Sheriff Susan Hutson has quietly placed a question on this ballot that would expand OPSO’s current property tax millage from 2.8 mils to 5.5 for the next ten years boosting her annual budget by about $13 million. Hutson hasn’t offered a detailed description of her plans for the funding increase. She has called it a “compliance millage” which would imply that it is meant to help bring the jail into compliance with the dictates of federal oversight. But most of the money seems designated for staff raises and an, as yet, incomplete list of building improvements.
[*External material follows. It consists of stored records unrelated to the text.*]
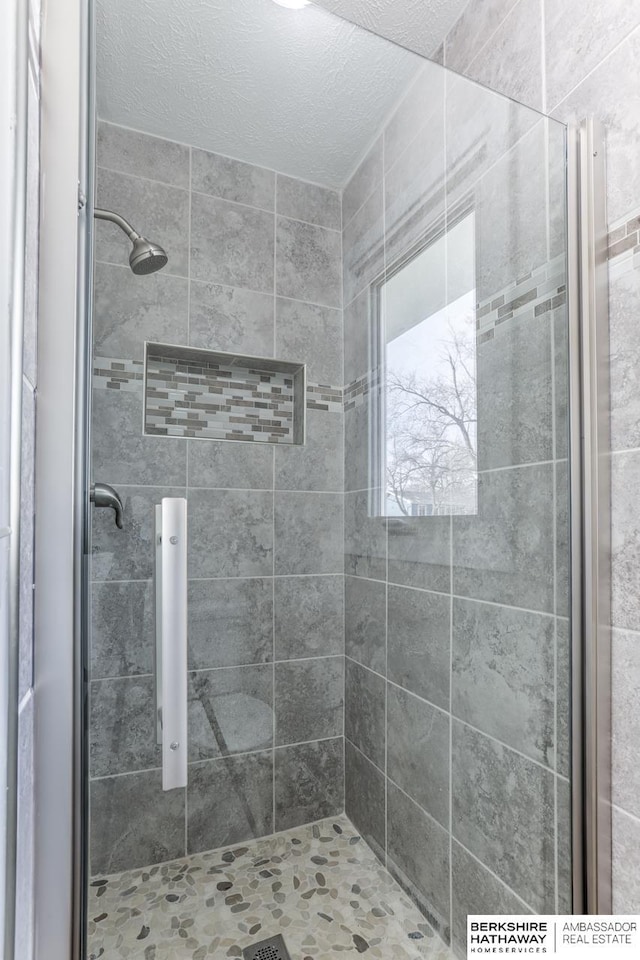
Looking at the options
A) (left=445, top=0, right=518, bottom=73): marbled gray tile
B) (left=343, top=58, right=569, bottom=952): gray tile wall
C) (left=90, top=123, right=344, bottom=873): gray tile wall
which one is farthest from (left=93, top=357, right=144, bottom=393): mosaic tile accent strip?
(left=445, top=0, right=518, bottom=73): marbled gray tile

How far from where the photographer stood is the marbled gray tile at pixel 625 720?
2.76 ft

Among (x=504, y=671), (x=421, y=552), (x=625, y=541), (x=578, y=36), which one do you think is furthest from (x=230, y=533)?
(x=578, y=36)

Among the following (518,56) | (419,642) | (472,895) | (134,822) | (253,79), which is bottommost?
(472,895)

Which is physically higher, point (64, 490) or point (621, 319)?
point (621, 319)

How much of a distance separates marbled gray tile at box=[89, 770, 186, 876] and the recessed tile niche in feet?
1.68

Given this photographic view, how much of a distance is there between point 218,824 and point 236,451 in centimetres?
62

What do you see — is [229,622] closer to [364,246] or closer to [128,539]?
[128,539]

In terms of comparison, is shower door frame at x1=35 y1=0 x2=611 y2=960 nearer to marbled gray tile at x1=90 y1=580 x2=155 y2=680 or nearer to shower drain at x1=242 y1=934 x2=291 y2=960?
marbled gray tile at x1=90 y1=580 x2=155 y2=680

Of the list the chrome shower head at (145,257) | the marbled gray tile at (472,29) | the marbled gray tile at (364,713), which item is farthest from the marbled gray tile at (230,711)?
the marbled gray tile at (472,29)

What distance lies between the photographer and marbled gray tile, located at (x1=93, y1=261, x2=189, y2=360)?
717 millimetres

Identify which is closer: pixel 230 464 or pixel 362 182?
pixel 230 464

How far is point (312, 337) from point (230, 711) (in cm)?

As is often the case with the infamously opaque and unaccountable Sheriff’s department, voters are just expected to trust whoever holds the office. In that regard, Hutson hasn’t exactly inspired confidence.
For example, there was the $30,000 Hutson paid in consultation fees to “friend and valued partner” Kyshun Webster last year. This came immediately after Webster had been forced to resign a post as head of the Juvenile Justice Center amid multiple controversies involving abusive treatment of employees and neglect of his own duties as he devoted more of his time to his private insurance business. Previously, a federal audit found that Webster’s “mentoring and tutoring” non-profit had mishandled nearly $900,000 in grant funds back in 2012. It’s unclear exactly what Hutson learned from Webster’s consulting stint. Apparently he invoiced her for his legwork picking out office space and cleaning equipment. One wonders, though, if Hutson’s illegal attempts to keep incidences of violence and abuse in the jail she is running under a veil of secrecy might also be chalked up to Webster’s “mentorship.”
During this past Carnival season, Hutson’s office was charged with coordinating the city’s last minute mad scramble to staff parade routes with supplemental police and sheriff’s deputies from around the state. Law enforcement agencies have made it an annual routine to hold Mardi Gras hostage in order to shake down the city for money. This act has only grown more farcical in recent years and, this year, Hutson’s participation has drawn particular scrutiny. According to reports, the Sheriff booked 13 or 15 hotel rooms for what looks like as many as 11 days and nights during the Carnival season, ostensibly for her staff and deputies. No audit can show exactly who used the rooms, though. After the story became a public controversy, Hutson announced the $18,000 hotel bill would be covered through private donations. This only raises further ethical questions, however. So does an expenditure of over $15,000 on a “conflict coaching” consultant to deal with the understandable push back from dissenting advisors among her staff. That money was poorly spent also. Hutson went ahead and fired four of her top staff anyway. At least one of them is considering filing for whistleblower status.
The Orleans Parish Sheriff’s Office is a great black hole through which public resources are sucked into a carceral system that can only produce corruption and violence. Sheriff Hutson campaigned on promises to “reform” the quagmire. But since she took office, the jail population has only expanded. And now she is asking us to grow its budget. In the 2021 municipal runoff elections edition of our voter guide, we recommended voting for Susan Hutson in 2021 as an opposition candidate to then-sitting Sheriff Marlin Gusman with the understanding that “the Chapter does not consider Hutson nor any other actual or potential law enforcement officer an ally, but considers Hutson an enemy we can more effectively oppose as we continue our work to abolish carceral policing.” We can only conclude that the millage funds would be utilized by Sheriff Hutson’s office to pursue aims counter to our own stated goal of abolishing the carceral police state as we know it. Therefore, we recommend voting NO on Sheriff Hutson’s proposal, as confirmed by a unanimous vote of our General Membership.